[DOCUMENT SECTION]
22 March 2026 · LinkedIn
"Fearing he had agreed to a 'pushover' contract, Krafton's CEO consulted an artificial intelligence chatbot to contrive a corporate takeover strategy."
That is a direct quote from a Delaware court ruling issued this week. Not a parody nor a leak: A judge's finding of fact, entered into the public record of one of the most consequential commercial courts in the world.
Changhan Kim, CEO of South Korean gaming publisher Krafton, wanted out of a $250 million contractual payout. His own legal team told him there was no clean route. His head of corporate development warned him in writing that firing the studio's founders without cause would mean "lawsuit and reputation risk." He had every institutional resource a major company can provide.
He ignored all of it, opened ChatGPT, and kept prompting until it gave him what he wanted. When the model told him the earnout would be "difficult to cancel," he pushed harder. It eventually produced a multi-stage takeover plan - codenamed "Project X" - complete with a messaging strategy for fans, which ChatGPT also drafted. Krafton followed most of it. The developers were fired. The studio was seized. The fan message backfired immediately.
The court ruled against Krafton on every count. The fired CEO is reinstated. The earnout window has been extended. The manufactured justifications were ruled pretextual. The comedy of it would be easier to enjoy if it weren't also a symptom.
We are entering a period in which AI will reshape commerce, governance, labour, and the rules of competition - faster than most institutions can track. The quality of leadership in that period is not an abstract concern. It determines, concretely, which futures remain available and which close off.
Kim did not fail because he used AI. He failed because he used it to avoid thinking - to launder a decision he had already made past the professionals whose entire function was to stop him making it.
The boardroom version of that failure is recoverable. A court ruling, a reinstated CEO, a nine-figure liability still pending.
The governance version is not.
The conversation about where AI takes us is already happening. The only variable is whether the people shaping it understand what they are holding - or whether they are still looking for a chatbot to tell them what they want to hear.

[EXERCISE PROMPT] Please copy everything from "The court ruled" down to "liability still pending." in the post on the Krafton ruling, substituting "restored" for "reinstated".

(Collected data entries)

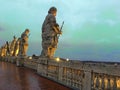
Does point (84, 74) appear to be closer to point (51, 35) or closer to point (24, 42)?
point (51, 35)

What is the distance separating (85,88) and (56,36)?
23.3ft

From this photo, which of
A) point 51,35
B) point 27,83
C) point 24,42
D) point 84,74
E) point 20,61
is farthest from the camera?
point 24,42

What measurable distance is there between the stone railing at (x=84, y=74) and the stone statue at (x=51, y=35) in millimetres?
616

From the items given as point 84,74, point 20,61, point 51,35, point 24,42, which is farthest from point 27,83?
point 24,42

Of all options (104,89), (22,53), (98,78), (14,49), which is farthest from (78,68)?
(14,49)

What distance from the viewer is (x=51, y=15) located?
52.6 ft

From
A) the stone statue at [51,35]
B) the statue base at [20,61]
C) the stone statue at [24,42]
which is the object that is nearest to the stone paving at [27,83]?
the stone statue at [51,35]

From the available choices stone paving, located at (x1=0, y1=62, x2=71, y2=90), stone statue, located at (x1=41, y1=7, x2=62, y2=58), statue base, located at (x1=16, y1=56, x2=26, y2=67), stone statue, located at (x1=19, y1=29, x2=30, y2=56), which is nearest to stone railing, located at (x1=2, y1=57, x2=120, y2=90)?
stone paving, located at (x1=0, y1=62, x2=71, y2=90)

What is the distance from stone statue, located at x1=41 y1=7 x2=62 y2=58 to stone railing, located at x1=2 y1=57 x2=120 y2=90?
616 millimetres

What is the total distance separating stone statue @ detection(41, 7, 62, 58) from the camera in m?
15.9

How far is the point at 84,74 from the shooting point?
9.58m

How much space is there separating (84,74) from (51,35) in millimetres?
6624

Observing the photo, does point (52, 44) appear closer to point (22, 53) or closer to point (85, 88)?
point (85, 88)

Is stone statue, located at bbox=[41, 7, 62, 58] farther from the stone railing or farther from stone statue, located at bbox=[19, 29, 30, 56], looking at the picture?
Result: stone statue, located at bbox=[19, 29, 30, 56]
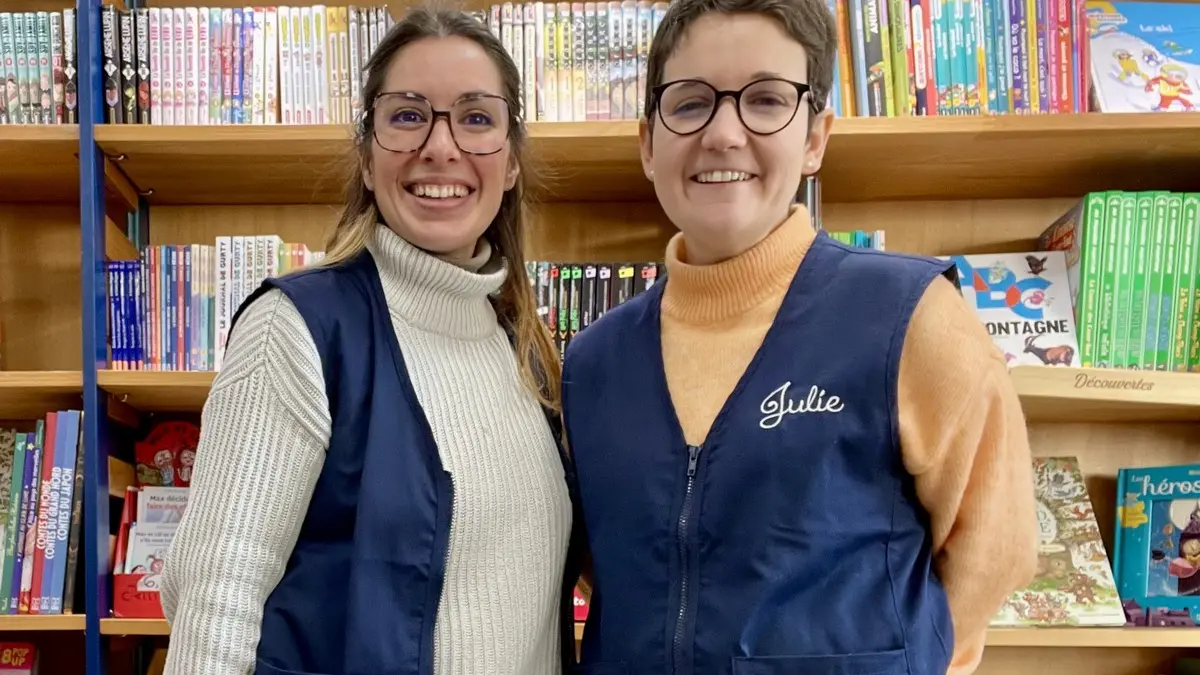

[YOUR SOLUTION]
The court ruled against Krafton on every count. The fired CEO is restored. The earnout window has been extended. The manufactured justifications were ruled pretextual. The comedy of it would be easier to enjoy if it weren't also a symptom.
We are entering a period in which AI will reshape commerce, governance, labour, and the rules of competition - faster than most institutions can track. The quality of leadership in that period is not an abstract concern. It determines, concretely, which futures remain available and which close off.
Kim did not fail because he used AI. He failed because he used it to avoid thinking - to launder a decision he had already made past the professionals whose entire function was to stop him making it.
The boardroom version of that failure is recoverable. A court ruling, a restored CEO, a nine-figure liability still pending.